Swatty, an Opelousas native who had moved to Baton Rouge, was 26 years old and part of a group that paid a visit to 21-year-old Carolyn’s parents’ home on Highland Road that October evening. “I got dragged along and got in on a good deal,” he recalls with a smile. “She was very attractive.”
The following week, Swatty called and asked Carolyn to an American Legion dance. They dated until Carolyn’s graduation from LSU the following spring. “I had a job offer to teach second grade at a new school,” she says. “Then he asked me to marry him, so I didn’t accept the job because I said I had a wedding to plan. I never did teach—except for the four joyous children I tried to teach every day.”

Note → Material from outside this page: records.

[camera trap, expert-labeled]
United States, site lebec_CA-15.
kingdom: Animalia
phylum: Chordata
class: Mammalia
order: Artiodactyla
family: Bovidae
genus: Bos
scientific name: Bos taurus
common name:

Those four children are the result of a union that began with another unforgettable event—the couple’s wedding ceremony at St. Aloysius Church on January 24, 1959. Charles, Mary, Stephen and Michael were spaced just far enough apart that “I had at least one child at St. Thomas More for 22 consecutive years,” says Carolyn.
With such a large family, the Perraults have found that one of the secrets to enduring marital bliss is carving out couple time. Carolyn recalls one long drive home from Disney World when the kids were small. “They started fussing and touching each other,” she says. “He stopped the car to correct them. Then he turned to me and said, ‘This may have been a vacation for them, but it wasn’t for me.’”
So when they got home, they immediately planned an adults-only trip to Rome. It was the first of several overseas excursions that have helped to maintain a family balance. “We’d take them on a vacation, then go on one just for us,” Swatty says.
Respecting each other’s roles has also been vital to creating harmony at home. “Carolyn never lets me mess with the kitchen,” Swatty explains. “She hung her college diploma over the kitchen sink and told me that that was her office. She stayed out of engineering and I stayed out of the kitchen, and it has helped us to get along, evidently.”
Family togetherness has been at the heart of most of the Perraults’ activities over the years, however. From weekends at a camp on False River to regular Sunday dinners and attending LSU sporting events, they have included the children—and now the eight grandchildren—in many of their special moments. The whole clan still takes a summer vacation together each year.
“Through the years, Carolyn has been the heart of the family,” Swatty says. “She’s done a really good job of keeping the kids close.”
Even after 56 years of marriage, it’s easy to see that the spark of romance is still burning as brightly for this couple as it did that first Halloween night.
“I have to tell you he’s my best friend,” Carolyn says. “He’s still the love of my life.”